# dyeing, need help



## fiberfaerie (Apr 14, 2008)

Hi guys,
I dyed some Romney with cochineal, after mordanting with alum and cream of tartar, trying for a deep dark red, however I did not have enough cochineal, and wound up with not enough redness, still had a pinkish tingebut deep colour, I would like to redye when I get my new cochineal....questions
1 do I need to remordant it was washed post dye in orvis
2 do i need to use original needed quantity of dye, or can i make a weaker solution as it almost there...new to all this as you can tell
thanks in advance for the help i know I will get, 
Glenda the good (mostly)


----------



## Guest (Sep 1, 2008)

Good Lord!!! I thought you were dying and needed help.


----------



## Baba (Aug 7, 2008)

dye with the original amount needed. Dont short yourself or you will have the same problem.


----------



## fiberfaerie (Apr 14, 2008)

sorry didn't mean to alarm anyone, this is after all a fiber board! how about mordant, does it permanently affix or need redoing, is there a time frame before it needs to be redone, my books do not seem to cover this.
thanks, Glenda


----------



## Somerhill (Dec 13, 2005)

Well heck, you did spell it correctly. :clap: Most people leave out the "e" in dyeing, which for some reason, drives me crazy. 
Lisa


----------



## MTDeb (Feb 20, 2003)

I'm dying to know the answer to your dyeing question too, fiberfaerie, lol! I know you can mordant fiber, let it dry and then dye it later but I'm not sure about after it's been dyed if you have to mordant it again. I would think it'd be all right but I'm not sure. Hope somebody has an answer!


----------



## MTDeb (Feb 20, 2003)

I asked our spinning guild guru, Linda, about this. She teaches nationally and has probably dyed hundreds of pounds of fiber. We're so lucky to have her here in our own guild. She has some great information on our blog too. http://www.montanamadetradingpost.com/blog/ Here's her answer to this question ---

Once you mordant yarn or other things, it is chemically attached for all time. Often I dye with some plant and when I get done, it is a puny color. Then months or years later, I will overdye again with something else. Usually for my overdye, I use cochineal or indigo. If I do that, I do a quick dip in the indigo vat. If I use cochineal I'll use a very weak solution. Cochineal dye pots never completely exhaust. I use them 10-12 times getting less red and more pink as we go. So I keep the weak solution in gallon milk jugs for months and use them to spice up other colors.

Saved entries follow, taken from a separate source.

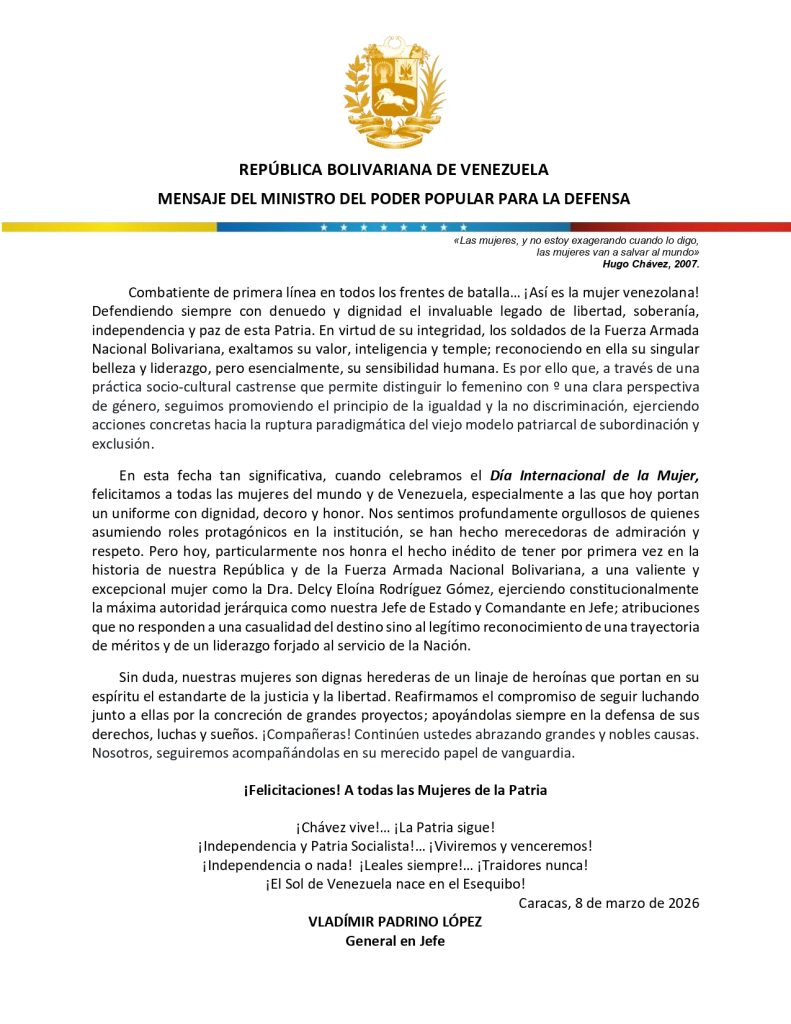 REPÚBLICA BOLIVARIANA DE VENEZUELA

MENSAJE DEL MINISTRO DEL PODER POPULAR PARA LA DEFENSA

«Las mujeres, y no estoy exagerando cuando lo digo, las mujeres van a salvar al mundo»
Hugo Chávez, 2007.

Combatiente de primera línea en todos los frentes de batalla… ¡Así es la mujer venezolana! Defendiendo siempre con denuedo y dignidad el invaluable legado de libertad, soberanía, independencia y paz de esta Patria. En virtud de su integridad, los soldados de la Fuerza Armada Nacional Bolivariana, exaltamos su valor, inteligencia y temple; reconociendo en ella su singular belleza y liderazgo, pero esencialmente, su sensibilidad humana. Es por ello que, a través de una práctica socio-cultural castrense que permite distinguir lo femenino con º una clara perspectiva de género, seguimos promoviendo el principio de la igualdad y la no discriminación, ejerciendo acciones concretas hacia la ruptura paradigmática del viejo modelo patriarcal de subordinación y exclusión.

En esta fecha tan significativa, cuando celebramos el Día Internacional de la Mujer, felicitamos a todas las mujeres del mundo y de Venezuela, especialmente a las que hoy portan un uniforme con dignidad, decoro y honor. Nos sentimos profundamente orgullosos de quienes asumiendo roles protagónicos en la institución, se han hecho merecedoras de admiración y respeto. Pero hoy, particularmente nos honra el hecho inédito de tener por primera vez en la historia de nuestra República y de la Fuerza Armada Nacional Bolivariana, a una valiente y excepcional mujer como la Dra. Delcy Eloína Rodríguez Gómez, ejerciendo constitucionalmente la máxima autoridad jerárquica como nuestra Jefe de Estado y Comandante en Jefe; atribuciones que no responden a una casualidad del destino sino al legítimo reconocimiento de una trayectoria de méritos y de un liderazgo forjado al servicio de la Nación.

Sin duda, nuestras mujeres son dignas herederas de un linaje de heroínas que portan en su espíritu el estandarte de la justicia y la libertad. Reafirmamos el compromiso de seguir luchando junto a ellas por la concreción de grandes proyectos; apoyándolas siempre en la defensa de sus derechos, luchas y sueños. ¡Compañeras! Continúen ustedes abrazando grandes y nobles causas. Nosotros, seguiremos acompañándolas en su merecido papel de vanguardia.

¡Felicitaciones! A todas las Mujeres de la Patria

¡Chávez vive!… ¡La Patria sigue!
¡Independencia y Patria Socialista!… ¡Viviremos y venceremos!
¡Independencia o nada! ¡Leales siempre!… ¡Traidores nunca!
¡El Sol de Venezuela nace en el Esequibo!

Caracas, 8 de marzo de 2026

VLADÍMIR PADRINO LÓPEZ
General en Jefe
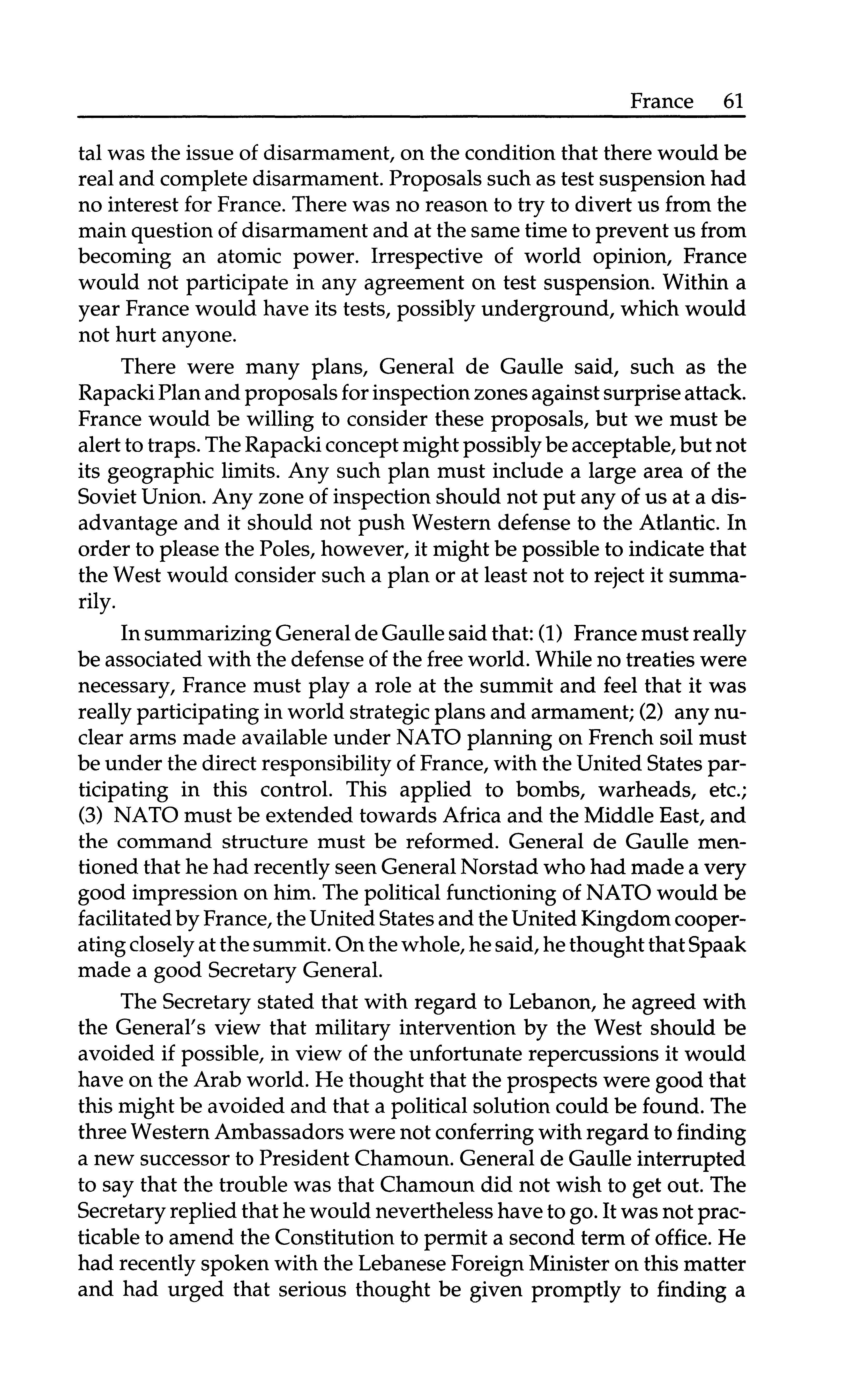 France 61

tal was the issue of disarmament, on the condition that there would be real and complete disarmament. Proposals such as test suspension had no interest for France. There was no reason to try to divert us from the main question of disarmament and at the same time to prevent us from becoming an atomic power. Irrespective of world opinion, France would not participate in any agreement on test suspension. Within a year France would have its tests, possibly underground, which would not hurt anyone.

There were many plans, General de Gaulle said, such as the Rapacki Plan and proposals for inspection zones against surprise attack. France would be willing to consider these proposals, but we must be alert to traps. The Rapacki concept might possibly be acceptable, but not its geographic limits. Any such plan must include a large area of the Soviet Union. Any zone of inspection should not put any of us at a disadvantage and it should not push Western defense to the Atlantic. In order to please the Poles, however, it might be possible to indicate that the West would consider such a plan or at least not to reject it summarily.

In summarizing General de Gaulle said that: (1) France must really be associated with the defense of the free world. While no treaties were necessary, France must play a role at the summit and feel that it was really participating in world strategic plans and armament; (2) any nuclear arms made available under NATO planning on French soil must be under the direct responsibility of France, with the United States participating in this control. This applied to bombs, warheads, etc.; (3) NATO must be extended towards Africa and the Middle East, and the command structure must be reformed. General de Gaulle mentioned that he had recently seen General Norstad who had made a very good impression on him. The political functioning of NATO would be facilitated by France, the United States and the United Kingdom cooperating closely at the summit. On the whole, he said, he thought that Spaak made a good Secretary General.

The Secretary stated that with regard to Lebanon, he agreed with the General's view that military intervention by the West should be avoided if possible, in view of the unfortunate repercussions it would have on the Arab world. He thought that the prospects were good that this might be avoided and that a political solution could be found. The three Western Ambassadors were not conferring with regard to finding a new successor to President Chamoun. General de Gaulle interrupted to say that the trouble was that Chamoun did not wish to get out. The Secretary replied that he would nevertheless have to go. It was not practicable to amend the Constitution to permit a second term of office. He had recently spoken with the Lebanese Foreign Minister on this matter and had urged that serious thought be given promptly to finding a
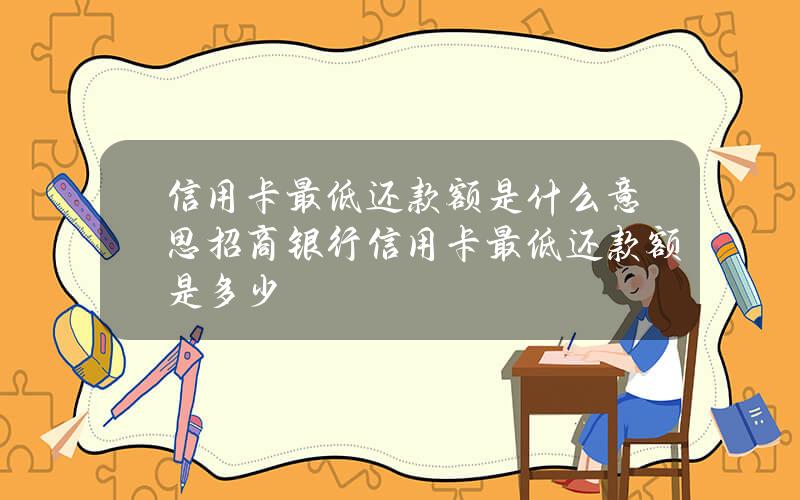 信用卡最低还款额是什么意思招商银行信用卡最低还款额是多少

If the cochineal is turning more purple or magenta as you dye, then add a little cream of tartar or tartaric acid to make it more. Linda


----------



## Liese (Dec 12, 2005)

I think Lezlie is the most well versed person on this board with plant/animal dyes. You may want to send her a pm if you want to get into a dye conversation beyond the answer Linda gave.


----------



## kesoaps (Dec 18, 2004)

MTDeb, thanks for the gallon milk jug idea! I never think to save left overs...(smack me with a V-8)


----------



## fiberfaerie (Apr 14, 2008)

thanks guys, I knew I could get an answer here, 
Glenda


----------



## Katherine in KY (May 11, 2002)

You can also save your alum mordant bath and re-use it adding a bit more alum and cream of tartar (don't remember the amounts off-hand). Of course, don't do like me--save it and then forget to use it LOL!


----------



## fiberfaerie (Apr 14, 2008)

is it possible to DO ANY HARM with alum or cream of tartar, ie, could i just wing it and add hALF AS MUCH AGAIN FOR EXAMPLE, TO SECOND BATH? sorry about the caps lock, i can spin standing on my head, but never did learn tl type!
Glenda


----------



## Katherine in KY (May 11, 2002)

Glenda, too much alum can damage the wool, making it sticky and kind of stiff. I looked up where I first read about re-using the mordant bath. You were right; add half the original amount of alum to renew the bath. You can use it until it starts looking dirty and cloudy. Then pitch it and start again. HTH.


----------